Maybe that last part is a lost cause, but it really does feel like a possibility for a while. After all, the characters play like in-jokes that the movie isn’t even aware of. Here, they’re a group of tourists coming to visit the title locale where they make the acquaintance of one Mr. Roarke (Michael Peña), who can discern what everyone’s ultimate fantasy is. He knows because—wait for it—each participant fills out a one-page questionnaire before arriving, and then it allows them each to live them out.
That isn’t to say that the script from Wadlow, Christopher Roach, & Jillian Jacobs actually allows the viewer to know who these people are. The movie begins as they arrive, and it’s off to the races getting to hear Melanie (Lucy Hale) talk about how much she still hates her eighth-grade bully, Sloane (Portia Doubleday). Elsewhere, Gwen (Maggie Q) laments having let the love of her life (Robbie Jones) go, while the chiseled-from-stone Patrick (Austin Stowell) reveals his unfulfilled dream of being in the military.
There’s the comic relief as well in the form of stepbrothers JD and Brax (Ryan Hansen and Jimmy O. Yang) too, but the real point here is to see how people react to their fantasies. Well, it should be. The writers here have no grasp of the differences between archetype and stereotype. The actors, whether by their own volition or poor direction, overact almost every scene. There’s a cartoonishness to Fantasy Island that overrides anything resembling pathos, and while that could work if the movie stuck to a single lane, it’s never able to do so.
Take Gwen for example. Her loneliness defines her while her defeatist attitude—at least on paper—further removes her from everyone near her. That’s a basic observation that Wadlow sincerely approaches. Then come characters like JD and Brax whose existences feel like sheer filler. The movie separates them too, preventing any conflation or juxtaposition of their behavior from bubbling up, and by the time characters do cross paths, Fantasy Island goes from lame to incompetent.
It’d be one thing if a movie like Fantasy Island telegraphed its eventual derailment, but this is the kind that goes past lazy and into shameless.
Granted, not much of what makes up the first half is well done: Wadlow remains unable to stage a scene that consists of more than a simple tracking shot or a shot/reverse shot composition.

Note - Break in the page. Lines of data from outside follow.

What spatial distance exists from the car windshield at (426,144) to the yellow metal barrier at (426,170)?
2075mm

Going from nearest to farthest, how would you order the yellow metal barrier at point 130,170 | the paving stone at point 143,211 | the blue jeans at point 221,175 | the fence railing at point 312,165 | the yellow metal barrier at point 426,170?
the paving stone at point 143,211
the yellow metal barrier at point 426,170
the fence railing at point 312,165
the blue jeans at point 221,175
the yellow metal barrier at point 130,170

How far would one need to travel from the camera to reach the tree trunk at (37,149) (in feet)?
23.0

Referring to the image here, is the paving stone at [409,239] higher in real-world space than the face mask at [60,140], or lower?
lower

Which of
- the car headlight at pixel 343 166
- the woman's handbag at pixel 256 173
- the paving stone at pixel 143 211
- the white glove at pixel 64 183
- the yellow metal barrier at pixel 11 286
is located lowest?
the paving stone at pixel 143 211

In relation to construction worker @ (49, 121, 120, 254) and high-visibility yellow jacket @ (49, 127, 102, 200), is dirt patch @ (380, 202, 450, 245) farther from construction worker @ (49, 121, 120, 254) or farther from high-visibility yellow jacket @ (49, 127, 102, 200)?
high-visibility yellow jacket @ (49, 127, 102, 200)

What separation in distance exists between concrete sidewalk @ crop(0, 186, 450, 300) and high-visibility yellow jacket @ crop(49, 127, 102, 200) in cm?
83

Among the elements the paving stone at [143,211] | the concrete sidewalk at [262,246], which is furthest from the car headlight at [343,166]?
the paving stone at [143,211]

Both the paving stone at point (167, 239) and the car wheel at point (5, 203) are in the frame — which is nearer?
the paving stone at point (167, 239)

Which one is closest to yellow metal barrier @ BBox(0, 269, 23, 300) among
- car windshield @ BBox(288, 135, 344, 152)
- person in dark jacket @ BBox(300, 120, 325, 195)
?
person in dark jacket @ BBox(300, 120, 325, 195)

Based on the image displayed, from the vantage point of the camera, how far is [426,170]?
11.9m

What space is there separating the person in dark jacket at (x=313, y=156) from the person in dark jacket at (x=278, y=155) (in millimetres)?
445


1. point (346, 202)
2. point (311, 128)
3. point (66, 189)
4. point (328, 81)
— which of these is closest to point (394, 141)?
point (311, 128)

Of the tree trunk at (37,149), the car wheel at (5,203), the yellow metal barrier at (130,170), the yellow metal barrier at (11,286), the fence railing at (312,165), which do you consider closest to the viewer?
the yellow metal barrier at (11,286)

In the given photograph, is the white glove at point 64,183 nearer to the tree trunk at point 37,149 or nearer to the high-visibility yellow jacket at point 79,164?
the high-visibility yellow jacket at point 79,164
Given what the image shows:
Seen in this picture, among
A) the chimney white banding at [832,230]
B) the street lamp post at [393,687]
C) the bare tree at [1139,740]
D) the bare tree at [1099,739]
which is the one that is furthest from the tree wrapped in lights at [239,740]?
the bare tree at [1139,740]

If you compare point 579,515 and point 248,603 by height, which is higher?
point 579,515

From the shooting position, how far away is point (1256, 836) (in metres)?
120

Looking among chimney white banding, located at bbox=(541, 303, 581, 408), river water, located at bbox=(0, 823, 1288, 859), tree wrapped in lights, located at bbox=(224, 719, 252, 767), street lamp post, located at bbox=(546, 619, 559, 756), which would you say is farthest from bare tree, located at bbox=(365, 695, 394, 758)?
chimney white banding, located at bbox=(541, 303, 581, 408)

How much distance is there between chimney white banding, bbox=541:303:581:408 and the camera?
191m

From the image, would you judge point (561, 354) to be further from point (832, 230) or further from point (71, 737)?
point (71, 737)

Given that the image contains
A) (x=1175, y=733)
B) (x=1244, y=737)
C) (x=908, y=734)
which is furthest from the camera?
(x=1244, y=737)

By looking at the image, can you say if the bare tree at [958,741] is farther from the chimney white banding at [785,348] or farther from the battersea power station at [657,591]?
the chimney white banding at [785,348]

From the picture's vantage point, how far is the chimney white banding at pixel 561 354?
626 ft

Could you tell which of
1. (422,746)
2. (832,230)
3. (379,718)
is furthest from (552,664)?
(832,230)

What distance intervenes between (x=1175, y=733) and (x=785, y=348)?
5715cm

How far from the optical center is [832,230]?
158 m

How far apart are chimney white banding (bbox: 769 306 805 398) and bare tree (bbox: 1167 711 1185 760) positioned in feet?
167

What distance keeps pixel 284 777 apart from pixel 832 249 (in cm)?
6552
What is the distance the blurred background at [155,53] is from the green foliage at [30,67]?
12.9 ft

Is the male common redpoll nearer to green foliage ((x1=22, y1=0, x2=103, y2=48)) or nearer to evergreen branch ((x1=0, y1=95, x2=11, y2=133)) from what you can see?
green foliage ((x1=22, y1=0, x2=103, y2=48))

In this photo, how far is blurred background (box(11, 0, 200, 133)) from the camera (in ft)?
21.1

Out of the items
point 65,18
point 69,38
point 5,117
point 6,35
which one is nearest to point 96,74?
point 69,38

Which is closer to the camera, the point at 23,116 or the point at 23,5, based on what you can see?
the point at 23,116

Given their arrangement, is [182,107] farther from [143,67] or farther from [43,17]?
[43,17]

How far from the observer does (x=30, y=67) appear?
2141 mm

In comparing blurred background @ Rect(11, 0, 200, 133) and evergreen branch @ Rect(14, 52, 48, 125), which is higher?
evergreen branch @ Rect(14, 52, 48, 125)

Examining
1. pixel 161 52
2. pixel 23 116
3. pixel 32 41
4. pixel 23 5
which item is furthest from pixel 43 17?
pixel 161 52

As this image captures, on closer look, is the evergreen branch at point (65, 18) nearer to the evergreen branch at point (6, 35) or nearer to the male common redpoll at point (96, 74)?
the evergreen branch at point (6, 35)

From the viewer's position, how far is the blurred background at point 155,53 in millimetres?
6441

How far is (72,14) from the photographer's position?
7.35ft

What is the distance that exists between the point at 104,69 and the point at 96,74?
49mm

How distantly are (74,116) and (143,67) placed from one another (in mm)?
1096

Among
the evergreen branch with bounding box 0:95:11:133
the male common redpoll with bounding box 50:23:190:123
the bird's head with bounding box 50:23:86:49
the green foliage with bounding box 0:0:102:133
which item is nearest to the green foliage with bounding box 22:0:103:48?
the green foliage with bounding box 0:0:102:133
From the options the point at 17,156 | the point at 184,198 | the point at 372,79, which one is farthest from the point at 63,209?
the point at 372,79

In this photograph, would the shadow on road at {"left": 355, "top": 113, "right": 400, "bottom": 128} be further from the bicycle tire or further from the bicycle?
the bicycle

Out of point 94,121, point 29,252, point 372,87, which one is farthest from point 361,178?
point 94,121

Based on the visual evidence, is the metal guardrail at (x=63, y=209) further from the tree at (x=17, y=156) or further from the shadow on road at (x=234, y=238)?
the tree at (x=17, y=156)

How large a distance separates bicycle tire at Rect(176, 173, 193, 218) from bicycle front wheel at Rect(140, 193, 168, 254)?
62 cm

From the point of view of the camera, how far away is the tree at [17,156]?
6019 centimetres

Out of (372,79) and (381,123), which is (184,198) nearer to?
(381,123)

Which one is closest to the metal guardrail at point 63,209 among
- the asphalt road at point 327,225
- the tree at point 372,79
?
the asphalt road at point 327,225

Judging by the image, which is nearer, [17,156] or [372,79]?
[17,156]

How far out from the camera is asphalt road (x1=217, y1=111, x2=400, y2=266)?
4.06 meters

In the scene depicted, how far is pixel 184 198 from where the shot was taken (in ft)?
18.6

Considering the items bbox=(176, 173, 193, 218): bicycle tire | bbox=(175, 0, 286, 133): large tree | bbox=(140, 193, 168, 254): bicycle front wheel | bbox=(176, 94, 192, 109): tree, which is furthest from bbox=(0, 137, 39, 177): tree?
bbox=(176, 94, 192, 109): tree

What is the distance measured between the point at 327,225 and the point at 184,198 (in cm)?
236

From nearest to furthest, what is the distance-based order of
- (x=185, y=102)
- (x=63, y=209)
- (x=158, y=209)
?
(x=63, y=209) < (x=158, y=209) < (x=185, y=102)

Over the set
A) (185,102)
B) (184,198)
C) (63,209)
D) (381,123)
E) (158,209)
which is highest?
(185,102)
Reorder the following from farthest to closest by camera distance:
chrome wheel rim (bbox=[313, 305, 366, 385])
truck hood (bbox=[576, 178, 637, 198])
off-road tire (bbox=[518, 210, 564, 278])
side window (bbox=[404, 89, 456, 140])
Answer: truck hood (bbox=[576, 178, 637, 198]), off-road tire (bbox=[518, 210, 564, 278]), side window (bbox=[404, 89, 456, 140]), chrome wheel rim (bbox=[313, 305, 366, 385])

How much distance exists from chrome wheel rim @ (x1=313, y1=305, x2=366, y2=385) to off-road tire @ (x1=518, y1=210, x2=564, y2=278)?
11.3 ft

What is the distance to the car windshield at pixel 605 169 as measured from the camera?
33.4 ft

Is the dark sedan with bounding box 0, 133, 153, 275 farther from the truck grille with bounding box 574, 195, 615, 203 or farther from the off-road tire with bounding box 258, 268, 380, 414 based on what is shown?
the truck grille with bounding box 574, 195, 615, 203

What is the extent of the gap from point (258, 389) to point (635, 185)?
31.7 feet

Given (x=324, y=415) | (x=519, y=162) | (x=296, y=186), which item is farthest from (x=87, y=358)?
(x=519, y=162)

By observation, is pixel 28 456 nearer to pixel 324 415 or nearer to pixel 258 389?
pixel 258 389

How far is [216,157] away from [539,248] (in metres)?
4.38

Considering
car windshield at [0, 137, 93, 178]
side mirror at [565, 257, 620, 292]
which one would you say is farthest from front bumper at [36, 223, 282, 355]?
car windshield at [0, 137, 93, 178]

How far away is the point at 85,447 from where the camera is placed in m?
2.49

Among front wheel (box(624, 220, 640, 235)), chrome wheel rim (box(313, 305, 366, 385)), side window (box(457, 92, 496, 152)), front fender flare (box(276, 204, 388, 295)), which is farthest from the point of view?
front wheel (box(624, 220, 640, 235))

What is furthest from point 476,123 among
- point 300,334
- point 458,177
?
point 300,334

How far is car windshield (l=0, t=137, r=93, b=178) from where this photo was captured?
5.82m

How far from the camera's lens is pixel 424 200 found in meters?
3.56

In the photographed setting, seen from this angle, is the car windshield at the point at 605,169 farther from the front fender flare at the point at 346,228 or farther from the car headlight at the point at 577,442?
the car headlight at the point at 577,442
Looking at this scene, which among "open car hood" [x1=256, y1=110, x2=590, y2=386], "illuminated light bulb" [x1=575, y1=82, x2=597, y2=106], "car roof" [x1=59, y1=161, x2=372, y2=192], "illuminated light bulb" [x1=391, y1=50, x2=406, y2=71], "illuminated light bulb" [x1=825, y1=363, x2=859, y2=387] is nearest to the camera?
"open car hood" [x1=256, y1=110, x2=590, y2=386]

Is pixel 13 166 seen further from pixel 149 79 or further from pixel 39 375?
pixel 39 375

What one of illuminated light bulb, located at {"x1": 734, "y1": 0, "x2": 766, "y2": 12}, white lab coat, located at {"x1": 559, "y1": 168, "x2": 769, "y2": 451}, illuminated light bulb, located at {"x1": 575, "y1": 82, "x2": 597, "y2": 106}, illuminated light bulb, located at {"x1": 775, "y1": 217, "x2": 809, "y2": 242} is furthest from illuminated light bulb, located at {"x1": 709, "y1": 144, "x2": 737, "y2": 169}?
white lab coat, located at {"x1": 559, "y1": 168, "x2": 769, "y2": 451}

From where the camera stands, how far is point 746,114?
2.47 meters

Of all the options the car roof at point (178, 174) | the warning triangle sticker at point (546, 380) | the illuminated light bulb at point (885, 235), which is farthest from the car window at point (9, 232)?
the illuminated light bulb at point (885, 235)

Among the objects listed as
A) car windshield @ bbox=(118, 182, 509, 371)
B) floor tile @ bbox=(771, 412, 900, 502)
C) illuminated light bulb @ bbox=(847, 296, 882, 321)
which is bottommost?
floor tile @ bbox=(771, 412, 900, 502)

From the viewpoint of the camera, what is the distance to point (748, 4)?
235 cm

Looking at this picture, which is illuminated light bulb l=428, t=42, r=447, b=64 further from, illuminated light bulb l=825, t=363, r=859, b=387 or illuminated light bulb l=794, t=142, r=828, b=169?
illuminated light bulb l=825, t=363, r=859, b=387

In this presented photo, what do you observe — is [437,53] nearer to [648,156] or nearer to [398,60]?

Toby Oliver, all the while, shoots the landscapes and actors with such a shallow depth of field that the setting might as well be rear-projected. The pacing is off-kilter, and the midsection is far more boring than it ever should have been. It’s only once Wadlow, Roach, & Jacobs go all out that they reach something so unfathomably stupid that it’s hard not to laugh at.
It’d be one thing if a movie like Fantasy Island telegraphed its eventual derailment, but this is the kind that goes past lazy and into shameless. It’s also when it scrounges up any real entertainment value, but by that point, it’s all for the wrong reasons. Maybe this little getaway will find an ironic cult following in the next few years or so. If it doesn’t, it’s no big loss. There’ll be another bloodless, PG-13 cash grab like it soon.
Blumhouse’s Fantasy Island is now washing up in theaters nationwide.